Here's an article that will warm the hearts of all who love Jesus, and certainly it will appeal to all Urantia Book reader/students out there. It is titled:

"Sure, the Pharisees Preached Original Sin -- But Jesus Preached Original Innocence"

The article is a good read: Click to read the article

Original Sin - True?

The idea of original sin is such a distasteful and hopeless kind of doctrine. Many people grow up believing that they have been born under forfeit of original sin - that they are basically bad from the get-go; the churches teach, of course, that Jesus came as the ransomer, to save mankind from this forfeit and take all the blame on himself. This can leave the sincere believer in the position of feeling like a passive and undeserving recipient of God's graces - not really expected to DO anything, but just to accept their badness, and then accept that Jesus magically takes the badness away through his suffering. And somehow, we are expected to accept that this is the behavior of a loving heavenly Father.

One thing I really like about this article is this passage:

"Sin is not the default nature we are born with. If it were, then Jesus himself would have been a sinner simply because he was human, but the reality is actually the opposite. That is precisely why we shouldn't shun our humanity or the humanity of others, but rather embrace our humanity, including the quirky, complicated, and uniqueness of it all, so that we can be liberated to truly love. For we are all human, and in our humanity we were made in the image of God, and God is love. It is our core image."

Teachings of Jesus About Sin


"Do not become discouraged by the discovery that you are human. Human nature may tend toward evil, but it is not inherently sinful. Be not downcast by your failure wholly to forget some of your regrettable experiences. The mistakes which you fail to forget in time will be forgotten in eternity. Lighten your burdens of soul by speedily acquiring a long-distance view of your destiny, a universe expansion of your career."

===

- _WORK REQUIRED_
Answer these from the excerpt on original sin:
(a) What title does the recommended article carry?
(b) In the passage quoted from that article, in whose image were we made in our humanity?
(c) Under "Teachings of Jesus About Sin," when will the mistakes you fail to forget in time be forgotten?

- _GIVEN INFORMATION_
===

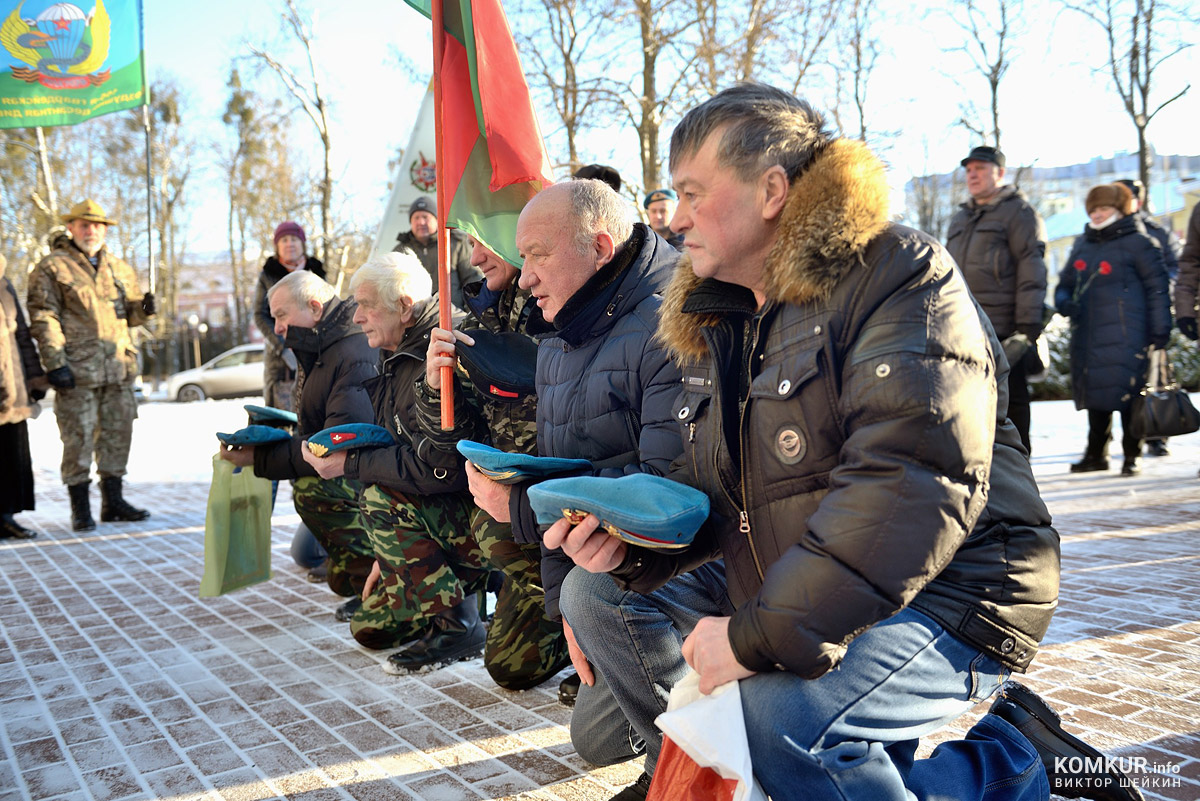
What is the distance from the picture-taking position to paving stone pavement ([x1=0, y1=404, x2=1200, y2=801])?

===

- _EXERCISE RESULT_
(a) "Sure, the Pharisees Preached Original Sin -- But Jesus Preached Original Innocence"
(b) God's
(c) In eternity